Gehaltsperspektiven mit Zusatzbezeichnung Kinder- und Jugend-Rheumatologe/-in
Während der Zusatzweiterbildung verdienen Ärzte/-innen ca. 6.400 Euro bis 8.400 Euro brutto. Dies kann so klar gesagt werden, weil in der Regel Fachärzte/-innen nach dem entsprechend gültigen Tarifvertrag für Ärzte/-innen bezahlt werden. Die Zusatz-Weiterbildung ändert daran erstmal nichts. Lediglich der Karrierelevel und die Erfahrung sind hier ausschlaggebend. Durch die verbesserten Karrieremöglichkeiten kann aber auf eine Stelle als Oberarzt/-ärztin oder gar Chefarzt/-ärztin spekuliert werden. Hier werden natürlich auch höhere Gehälter gezahlt.
Mit eigener Praxis gibt die Zusatzbezeichnung die Möglichkeit, den Patientenstamm zu erweitern und weitere Leistungen abzurechnen. Damit steigt der Praxisreinertrag.
Karrieremöglichkeiten mit Zusatzbezeichnung Kinder- und Jugend-Rheumatologe/-in
Nach erfolgreichem Absolvieren der Zusatzweiterbildung Kinder- und Jugend-Rheumatologie bestehen vielfältige Karrierechancen.

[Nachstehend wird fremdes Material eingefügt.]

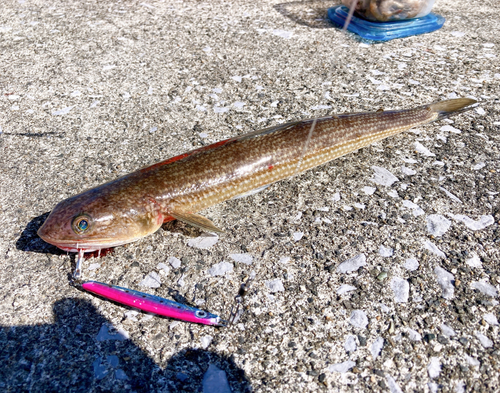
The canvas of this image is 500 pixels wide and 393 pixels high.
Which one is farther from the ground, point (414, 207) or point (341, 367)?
point (414, 207)

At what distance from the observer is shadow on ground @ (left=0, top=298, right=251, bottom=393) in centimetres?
198

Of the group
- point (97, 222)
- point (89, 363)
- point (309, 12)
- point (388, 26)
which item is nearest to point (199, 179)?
point (97, 222)

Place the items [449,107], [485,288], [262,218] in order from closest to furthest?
[485,288] < [262,218] < [449,107]

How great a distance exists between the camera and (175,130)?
12.6 ft

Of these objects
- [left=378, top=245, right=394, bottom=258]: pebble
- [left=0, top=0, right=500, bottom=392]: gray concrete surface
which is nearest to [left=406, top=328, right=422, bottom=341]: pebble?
[left=0, top=0, right=500, bottom=392]: gray concrete surface

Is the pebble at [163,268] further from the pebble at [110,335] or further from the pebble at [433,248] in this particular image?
the pebble at [433,248]

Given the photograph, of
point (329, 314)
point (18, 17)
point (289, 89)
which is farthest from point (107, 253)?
point (18, 17)

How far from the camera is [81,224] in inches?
97.6


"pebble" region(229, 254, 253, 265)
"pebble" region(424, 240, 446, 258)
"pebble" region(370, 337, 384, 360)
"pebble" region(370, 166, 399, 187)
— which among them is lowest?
"pebble" region(229, 254, 253, 265)

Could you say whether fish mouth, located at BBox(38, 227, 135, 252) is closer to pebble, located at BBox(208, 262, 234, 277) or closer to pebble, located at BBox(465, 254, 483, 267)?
pebble, located at BBox(208, 262, 234, 277)

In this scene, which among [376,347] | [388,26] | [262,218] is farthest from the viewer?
[388,26]

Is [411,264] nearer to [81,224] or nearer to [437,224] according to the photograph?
[437,224]

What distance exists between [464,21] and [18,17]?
611 centimetres

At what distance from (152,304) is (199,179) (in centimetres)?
92
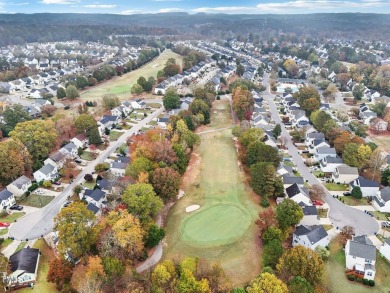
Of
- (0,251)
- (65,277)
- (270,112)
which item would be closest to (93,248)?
(65,277)

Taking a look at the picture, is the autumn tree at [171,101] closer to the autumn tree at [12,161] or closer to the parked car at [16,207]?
the autumn tree at [12,161]

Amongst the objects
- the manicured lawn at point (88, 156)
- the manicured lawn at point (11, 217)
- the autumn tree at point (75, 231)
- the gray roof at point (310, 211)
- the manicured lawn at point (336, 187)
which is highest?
the autumn tree at point (75, 231)

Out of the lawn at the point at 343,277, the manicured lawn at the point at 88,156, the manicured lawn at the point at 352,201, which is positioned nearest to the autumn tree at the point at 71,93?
the manicured lawn at the point at 88,156

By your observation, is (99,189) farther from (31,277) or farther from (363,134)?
(363,134)

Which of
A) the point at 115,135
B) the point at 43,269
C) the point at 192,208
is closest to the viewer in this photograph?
the point at 43,269

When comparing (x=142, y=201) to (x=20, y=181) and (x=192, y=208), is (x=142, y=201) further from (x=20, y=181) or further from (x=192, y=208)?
(x=20, y=181)

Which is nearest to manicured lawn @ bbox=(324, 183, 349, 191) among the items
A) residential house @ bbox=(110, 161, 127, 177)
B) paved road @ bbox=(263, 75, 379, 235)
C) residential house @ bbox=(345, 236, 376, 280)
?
paved road @ bbox=(263, 75, 379, 235)

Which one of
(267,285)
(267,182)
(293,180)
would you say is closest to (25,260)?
(267,285)
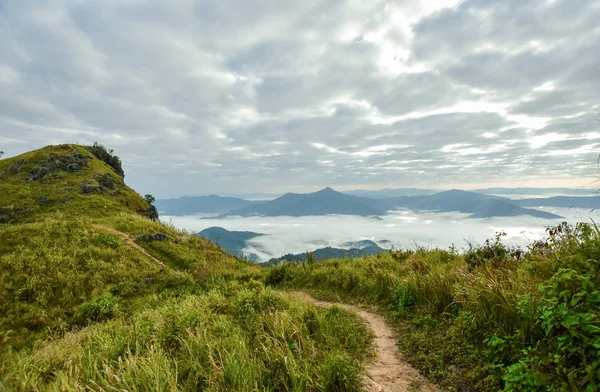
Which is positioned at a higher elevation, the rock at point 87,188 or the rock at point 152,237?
the rock at point 87,188

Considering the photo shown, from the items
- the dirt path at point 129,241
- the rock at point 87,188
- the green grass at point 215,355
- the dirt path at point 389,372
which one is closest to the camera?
the green grass at point 215,355

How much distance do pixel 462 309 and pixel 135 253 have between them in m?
17.8

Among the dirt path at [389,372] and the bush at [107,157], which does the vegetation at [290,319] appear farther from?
the bush at [107,157]

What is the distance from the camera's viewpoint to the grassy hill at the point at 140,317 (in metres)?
4.58

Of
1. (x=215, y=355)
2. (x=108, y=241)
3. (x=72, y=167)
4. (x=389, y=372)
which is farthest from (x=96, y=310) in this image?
(x=72, y=167)

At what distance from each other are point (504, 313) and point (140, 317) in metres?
9.70

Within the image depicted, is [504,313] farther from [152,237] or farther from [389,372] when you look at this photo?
[152,237]

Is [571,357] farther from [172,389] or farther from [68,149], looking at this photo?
[68,149]

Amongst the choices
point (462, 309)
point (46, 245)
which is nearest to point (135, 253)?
point (46, 245)

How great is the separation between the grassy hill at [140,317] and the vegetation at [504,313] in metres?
1.67

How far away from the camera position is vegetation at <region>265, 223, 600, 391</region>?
3.47 m

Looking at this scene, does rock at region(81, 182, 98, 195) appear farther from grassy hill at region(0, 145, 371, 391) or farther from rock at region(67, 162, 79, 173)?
rock at region(67, 162, 79, 173)

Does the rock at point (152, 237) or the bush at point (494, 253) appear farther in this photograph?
the rock at point (152, 237)

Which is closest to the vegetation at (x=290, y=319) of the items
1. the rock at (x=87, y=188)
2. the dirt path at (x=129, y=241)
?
the dirt path at (x=129, y=241)
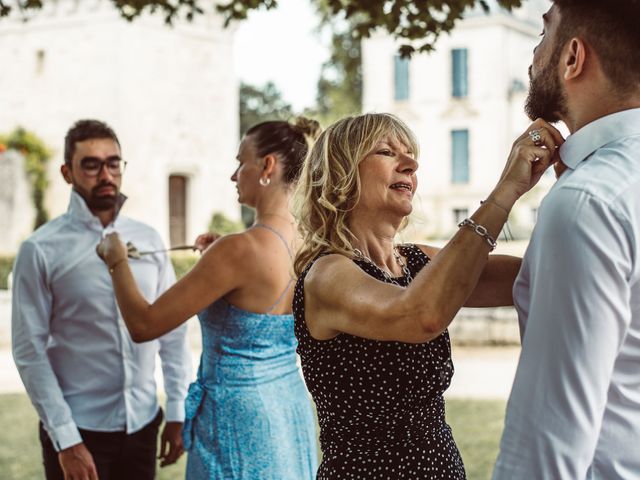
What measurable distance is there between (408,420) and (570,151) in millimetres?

Mögliche Berufsoptionen für Fachärzte/-innen sind:
- Arbeit als niedergelassene/r oder angestellte/r Facharzt/-ärztin für Kinder- und Jugendmedizin mit dem Schwerpunkt Rheumatologie
- Leitungsposition in einer Klinik (z.B. als Oberarzt/-ärztin oder Chefarzt/-ärztin)
- Arbeit für eine Forschungseinrichtung (Entwicklung neuer Therapien und Behandlungsmöglichkeiten)
- Lehrtätigkeit (z.B. Professur) an einer Hochschule
Häufige Fragen zu Kinder- und Jugend-Rheumatologie
- Was ist Kinder- und Jugend-Rheumatologie?
- Wie erhält man die Zusatzbezeichnung Kinder- und Jugend-Rheumatologe/-in?
- Wie lange dauert die Zusatzweiterbildung Kinder- und Jugend-Rheumatologie?
Die Kinder- und Jugend-Rheumatologie befasst sich mit der Diagnose und Behandlung von entzündlichen Erkrankungen des Bewegungsapparates von Kindern und Jugendlichen.
Um die Zusatzbezeichnung Kinder- und Jugendrheumatologe/-in zu erhalten, muss man ein abgeschlossenes Medizinstudium vorweisen, zudem als Arzt/Ärztin approbiert sein, einen Facharzt/-ärztin in der Kinder- und Jugendmedizin erworben haben und anschließend die Zusatzweiterbildung Kinder- und Jugend-Rheumatologie absolvieren.
Die Dauer der Zusatzweiterbildung Kinder- und Jugend-Rheumatologie beträgt 24 Monate.